Archivio Marzo 2012

Anas ieri ha fatto tardi

Anas non è mai arrivato tardi a lezione. Non è mai mancato, nemmeno una sola volta. Non è mai accaduto che non avesse fatto i compiti, non è mai accaduto che li avesse fatti male. È uno studente brillante, disciplinato, intelligente, come lo sono in pochi. Uno studente a cui qualunque insegnante immancabilmente si affezionerebbe.

Anas per venire a una lezione di italiano deve percorrere diversi chilometri, almeno 40 minuti di strada. Anas è palestinese, e per questo la sua strada si allunga, indelebilmente, per attorcigliarsi nel percorso illogico segnato da un muro ancora più assurdo.

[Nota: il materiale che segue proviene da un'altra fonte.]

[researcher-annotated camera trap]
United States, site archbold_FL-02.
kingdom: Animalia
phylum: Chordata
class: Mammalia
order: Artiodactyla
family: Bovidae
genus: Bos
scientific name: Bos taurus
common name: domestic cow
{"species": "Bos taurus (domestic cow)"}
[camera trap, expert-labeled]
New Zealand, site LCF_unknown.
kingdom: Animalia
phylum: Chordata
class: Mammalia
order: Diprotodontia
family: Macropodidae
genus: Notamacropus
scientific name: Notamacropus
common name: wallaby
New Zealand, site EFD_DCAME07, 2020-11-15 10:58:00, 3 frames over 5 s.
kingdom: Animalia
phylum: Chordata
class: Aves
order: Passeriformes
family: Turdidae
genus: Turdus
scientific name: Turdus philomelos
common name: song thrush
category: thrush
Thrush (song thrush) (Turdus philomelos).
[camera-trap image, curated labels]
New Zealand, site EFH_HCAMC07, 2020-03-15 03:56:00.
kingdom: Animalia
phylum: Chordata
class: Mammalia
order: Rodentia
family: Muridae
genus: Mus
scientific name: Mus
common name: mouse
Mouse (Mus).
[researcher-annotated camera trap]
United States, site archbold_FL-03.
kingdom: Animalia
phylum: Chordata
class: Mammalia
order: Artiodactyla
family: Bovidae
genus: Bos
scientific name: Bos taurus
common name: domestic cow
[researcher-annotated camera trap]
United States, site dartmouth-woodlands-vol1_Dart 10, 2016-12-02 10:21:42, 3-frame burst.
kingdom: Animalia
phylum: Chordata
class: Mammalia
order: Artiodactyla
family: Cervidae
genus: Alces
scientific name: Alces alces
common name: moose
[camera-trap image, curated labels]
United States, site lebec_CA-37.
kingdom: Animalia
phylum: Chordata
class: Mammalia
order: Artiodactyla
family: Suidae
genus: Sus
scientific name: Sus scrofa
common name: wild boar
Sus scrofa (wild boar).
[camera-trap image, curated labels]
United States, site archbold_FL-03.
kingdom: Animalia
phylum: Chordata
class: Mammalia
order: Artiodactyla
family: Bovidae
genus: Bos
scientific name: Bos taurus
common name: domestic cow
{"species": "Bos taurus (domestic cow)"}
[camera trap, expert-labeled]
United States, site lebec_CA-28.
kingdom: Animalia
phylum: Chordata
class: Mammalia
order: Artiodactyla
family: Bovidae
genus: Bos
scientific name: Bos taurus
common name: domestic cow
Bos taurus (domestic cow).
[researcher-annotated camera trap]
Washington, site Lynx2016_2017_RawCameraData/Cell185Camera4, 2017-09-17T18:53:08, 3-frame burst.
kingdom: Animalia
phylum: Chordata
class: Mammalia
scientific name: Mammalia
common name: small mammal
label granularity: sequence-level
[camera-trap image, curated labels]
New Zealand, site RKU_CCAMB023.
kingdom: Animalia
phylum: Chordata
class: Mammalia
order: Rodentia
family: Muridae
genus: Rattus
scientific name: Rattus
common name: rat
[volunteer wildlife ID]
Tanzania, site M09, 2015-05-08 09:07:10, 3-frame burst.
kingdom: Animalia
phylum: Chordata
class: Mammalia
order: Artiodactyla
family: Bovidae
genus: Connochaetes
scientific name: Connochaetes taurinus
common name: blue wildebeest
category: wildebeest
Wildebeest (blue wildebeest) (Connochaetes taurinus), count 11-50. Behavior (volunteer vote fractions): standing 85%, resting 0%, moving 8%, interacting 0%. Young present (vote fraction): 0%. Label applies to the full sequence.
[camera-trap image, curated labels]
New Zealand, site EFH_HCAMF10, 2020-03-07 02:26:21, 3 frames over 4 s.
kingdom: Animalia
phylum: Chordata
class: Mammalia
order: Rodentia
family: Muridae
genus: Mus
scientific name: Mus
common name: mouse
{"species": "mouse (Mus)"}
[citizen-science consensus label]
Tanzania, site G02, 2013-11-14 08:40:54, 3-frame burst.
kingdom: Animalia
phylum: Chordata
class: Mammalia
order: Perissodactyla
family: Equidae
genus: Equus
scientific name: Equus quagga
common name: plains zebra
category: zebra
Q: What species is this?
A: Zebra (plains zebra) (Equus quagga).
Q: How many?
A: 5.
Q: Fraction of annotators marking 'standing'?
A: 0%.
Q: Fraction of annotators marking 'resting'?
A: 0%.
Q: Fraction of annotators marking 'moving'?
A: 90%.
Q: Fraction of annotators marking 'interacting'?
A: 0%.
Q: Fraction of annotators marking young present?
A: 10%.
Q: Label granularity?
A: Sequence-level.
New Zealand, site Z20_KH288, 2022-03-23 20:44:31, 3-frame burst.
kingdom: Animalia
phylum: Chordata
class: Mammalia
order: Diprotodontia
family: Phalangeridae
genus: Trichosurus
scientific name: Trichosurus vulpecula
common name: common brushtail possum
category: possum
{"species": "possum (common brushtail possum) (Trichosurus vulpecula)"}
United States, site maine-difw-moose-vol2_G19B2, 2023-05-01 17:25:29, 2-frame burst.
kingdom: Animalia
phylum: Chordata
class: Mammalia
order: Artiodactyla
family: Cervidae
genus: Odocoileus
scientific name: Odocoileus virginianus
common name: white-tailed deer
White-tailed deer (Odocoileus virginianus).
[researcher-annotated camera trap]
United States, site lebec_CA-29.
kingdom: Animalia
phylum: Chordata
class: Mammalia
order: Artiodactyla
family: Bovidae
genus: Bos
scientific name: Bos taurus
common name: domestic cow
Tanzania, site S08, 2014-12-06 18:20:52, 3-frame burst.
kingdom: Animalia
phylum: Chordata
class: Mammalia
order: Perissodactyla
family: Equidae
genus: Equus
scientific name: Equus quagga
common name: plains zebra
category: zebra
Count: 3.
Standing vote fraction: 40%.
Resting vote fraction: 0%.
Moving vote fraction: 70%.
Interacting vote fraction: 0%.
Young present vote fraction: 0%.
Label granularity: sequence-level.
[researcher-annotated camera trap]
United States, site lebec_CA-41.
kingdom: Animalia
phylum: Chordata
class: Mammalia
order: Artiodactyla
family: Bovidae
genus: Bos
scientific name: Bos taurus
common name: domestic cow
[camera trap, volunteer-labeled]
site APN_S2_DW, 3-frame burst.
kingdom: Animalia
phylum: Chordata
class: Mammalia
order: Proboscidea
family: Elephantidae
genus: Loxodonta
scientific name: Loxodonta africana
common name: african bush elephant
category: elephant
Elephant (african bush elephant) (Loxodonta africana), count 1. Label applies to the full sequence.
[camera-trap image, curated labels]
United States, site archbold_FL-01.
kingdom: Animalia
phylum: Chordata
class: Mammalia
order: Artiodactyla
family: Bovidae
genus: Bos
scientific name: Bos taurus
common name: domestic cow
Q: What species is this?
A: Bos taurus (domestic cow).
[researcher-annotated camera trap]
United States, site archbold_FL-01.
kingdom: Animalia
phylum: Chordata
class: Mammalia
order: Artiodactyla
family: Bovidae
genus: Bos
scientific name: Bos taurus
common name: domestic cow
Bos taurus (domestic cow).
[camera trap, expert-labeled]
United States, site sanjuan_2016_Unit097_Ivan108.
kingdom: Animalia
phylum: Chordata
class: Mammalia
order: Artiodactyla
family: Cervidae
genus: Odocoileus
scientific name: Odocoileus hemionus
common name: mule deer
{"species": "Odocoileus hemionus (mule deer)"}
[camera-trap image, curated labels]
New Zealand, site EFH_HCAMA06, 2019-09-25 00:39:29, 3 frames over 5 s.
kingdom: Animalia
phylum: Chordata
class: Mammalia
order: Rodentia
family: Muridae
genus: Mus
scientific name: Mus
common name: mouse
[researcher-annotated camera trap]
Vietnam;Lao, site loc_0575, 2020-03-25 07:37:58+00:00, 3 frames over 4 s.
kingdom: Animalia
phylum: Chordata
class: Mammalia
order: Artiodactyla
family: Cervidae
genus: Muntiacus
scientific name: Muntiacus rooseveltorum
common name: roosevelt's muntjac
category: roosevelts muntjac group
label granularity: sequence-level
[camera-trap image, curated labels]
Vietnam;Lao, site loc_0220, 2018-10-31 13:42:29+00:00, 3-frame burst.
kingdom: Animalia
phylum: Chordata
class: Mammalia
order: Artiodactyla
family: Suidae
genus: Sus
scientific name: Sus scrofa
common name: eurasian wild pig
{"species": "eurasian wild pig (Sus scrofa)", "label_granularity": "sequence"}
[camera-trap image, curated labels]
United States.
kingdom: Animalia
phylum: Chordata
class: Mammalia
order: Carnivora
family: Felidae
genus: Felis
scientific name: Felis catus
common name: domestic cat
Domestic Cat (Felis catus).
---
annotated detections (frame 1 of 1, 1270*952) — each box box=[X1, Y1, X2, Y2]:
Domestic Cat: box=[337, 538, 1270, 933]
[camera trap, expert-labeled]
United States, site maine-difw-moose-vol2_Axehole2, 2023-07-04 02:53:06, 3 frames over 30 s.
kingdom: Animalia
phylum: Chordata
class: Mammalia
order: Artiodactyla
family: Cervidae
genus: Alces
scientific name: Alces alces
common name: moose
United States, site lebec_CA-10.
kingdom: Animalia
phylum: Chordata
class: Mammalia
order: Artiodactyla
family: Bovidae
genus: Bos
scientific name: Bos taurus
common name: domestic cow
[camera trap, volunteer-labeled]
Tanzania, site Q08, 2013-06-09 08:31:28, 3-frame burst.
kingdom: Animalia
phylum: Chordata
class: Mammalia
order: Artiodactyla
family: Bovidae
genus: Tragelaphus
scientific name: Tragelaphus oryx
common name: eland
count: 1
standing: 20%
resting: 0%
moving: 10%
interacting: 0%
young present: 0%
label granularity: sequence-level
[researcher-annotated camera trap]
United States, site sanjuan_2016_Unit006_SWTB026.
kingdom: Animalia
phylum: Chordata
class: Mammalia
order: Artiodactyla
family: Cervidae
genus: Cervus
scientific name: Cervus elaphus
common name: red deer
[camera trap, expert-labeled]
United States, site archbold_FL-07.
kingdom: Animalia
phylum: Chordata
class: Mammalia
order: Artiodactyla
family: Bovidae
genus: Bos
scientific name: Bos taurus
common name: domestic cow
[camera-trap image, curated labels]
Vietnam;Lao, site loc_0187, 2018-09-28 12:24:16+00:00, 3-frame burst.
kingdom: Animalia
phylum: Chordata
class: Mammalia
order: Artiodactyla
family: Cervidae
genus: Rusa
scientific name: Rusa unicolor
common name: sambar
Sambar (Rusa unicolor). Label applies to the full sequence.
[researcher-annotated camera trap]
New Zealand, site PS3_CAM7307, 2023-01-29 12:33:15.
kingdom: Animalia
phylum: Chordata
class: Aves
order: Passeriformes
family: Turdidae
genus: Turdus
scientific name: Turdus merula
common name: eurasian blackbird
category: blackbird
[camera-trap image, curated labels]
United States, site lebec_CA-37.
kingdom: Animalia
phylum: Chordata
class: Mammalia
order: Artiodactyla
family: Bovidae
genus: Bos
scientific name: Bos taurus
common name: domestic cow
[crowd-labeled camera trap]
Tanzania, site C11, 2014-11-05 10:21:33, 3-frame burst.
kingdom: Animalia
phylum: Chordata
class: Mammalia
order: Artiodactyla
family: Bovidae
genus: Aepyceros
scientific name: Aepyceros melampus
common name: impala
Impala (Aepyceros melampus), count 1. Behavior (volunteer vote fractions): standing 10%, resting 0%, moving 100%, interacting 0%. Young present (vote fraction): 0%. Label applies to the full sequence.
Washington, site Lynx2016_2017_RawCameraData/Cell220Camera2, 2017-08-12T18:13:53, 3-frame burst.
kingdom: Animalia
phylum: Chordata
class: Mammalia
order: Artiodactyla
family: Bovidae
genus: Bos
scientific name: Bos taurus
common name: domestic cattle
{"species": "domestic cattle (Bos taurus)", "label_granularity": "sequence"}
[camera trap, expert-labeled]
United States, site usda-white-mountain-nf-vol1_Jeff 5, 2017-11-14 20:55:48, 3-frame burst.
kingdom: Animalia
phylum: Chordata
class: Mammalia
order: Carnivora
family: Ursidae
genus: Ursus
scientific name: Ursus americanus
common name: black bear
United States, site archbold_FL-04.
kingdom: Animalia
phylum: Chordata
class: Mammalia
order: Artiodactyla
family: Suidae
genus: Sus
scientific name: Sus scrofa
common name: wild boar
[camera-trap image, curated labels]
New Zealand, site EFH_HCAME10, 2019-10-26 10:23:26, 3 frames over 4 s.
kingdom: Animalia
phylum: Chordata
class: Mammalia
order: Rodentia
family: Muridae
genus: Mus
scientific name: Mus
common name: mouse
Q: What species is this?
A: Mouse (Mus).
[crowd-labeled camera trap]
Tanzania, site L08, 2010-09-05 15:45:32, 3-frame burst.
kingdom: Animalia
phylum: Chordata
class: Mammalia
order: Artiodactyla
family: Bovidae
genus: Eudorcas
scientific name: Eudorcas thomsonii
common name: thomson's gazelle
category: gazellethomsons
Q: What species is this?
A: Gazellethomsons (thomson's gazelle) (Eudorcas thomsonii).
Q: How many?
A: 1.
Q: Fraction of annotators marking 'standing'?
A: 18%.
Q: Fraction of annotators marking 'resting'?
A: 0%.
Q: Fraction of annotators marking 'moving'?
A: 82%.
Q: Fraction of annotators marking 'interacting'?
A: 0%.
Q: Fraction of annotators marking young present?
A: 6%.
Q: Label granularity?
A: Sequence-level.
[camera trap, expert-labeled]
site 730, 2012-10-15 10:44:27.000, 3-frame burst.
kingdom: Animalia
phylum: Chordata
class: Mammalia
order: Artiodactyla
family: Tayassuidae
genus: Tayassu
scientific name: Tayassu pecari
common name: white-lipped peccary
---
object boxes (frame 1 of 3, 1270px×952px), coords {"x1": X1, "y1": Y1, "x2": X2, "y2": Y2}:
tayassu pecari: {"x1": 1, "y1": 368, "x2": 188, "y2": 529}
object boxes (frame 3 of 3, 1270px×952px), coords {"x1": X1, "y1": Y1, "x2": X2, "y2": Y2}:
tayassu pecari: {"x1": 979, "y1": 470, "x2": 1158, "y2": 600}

Anas è chiuso all’interno di quello spazio che il regime di occupazione israeliano ha segnato per i non ebrei, che rimangono dall’altra parte del muro, in silenzio si spera, mentre i coloni scorazzano fuori e dentro la West Bank, indisturbati. E se non fosse il muro, e se non fossero la lunghezza della strada, le intemperie, i check point a impedire lo studio di un ragazzo, allora interverrà la violenza: quella più veloce, vera, più diretta.

Anas oggi era in ritardo, ero stupita. È’ infine arrivato in classe, almeno 15 minuti dopo l’inizio della lezione. L’ho visto accasciarsi sulla sedia e tremare. Tremare tremendamente e scuotersi, dalla tasca destra cercare con la mano, un fazzoletto, singhiozzare. Sono accorsa: «Mi hanno picchiato, mi picchiavano in quattro». «Perché? Perché?» Nella mia ingenuità mi illudevo potesse esserci un motivo. Così, con la mano tenendosi lo stomaco, respirando a fatica, il volto sconvolto, arrossato per le percosse, ha raccontato.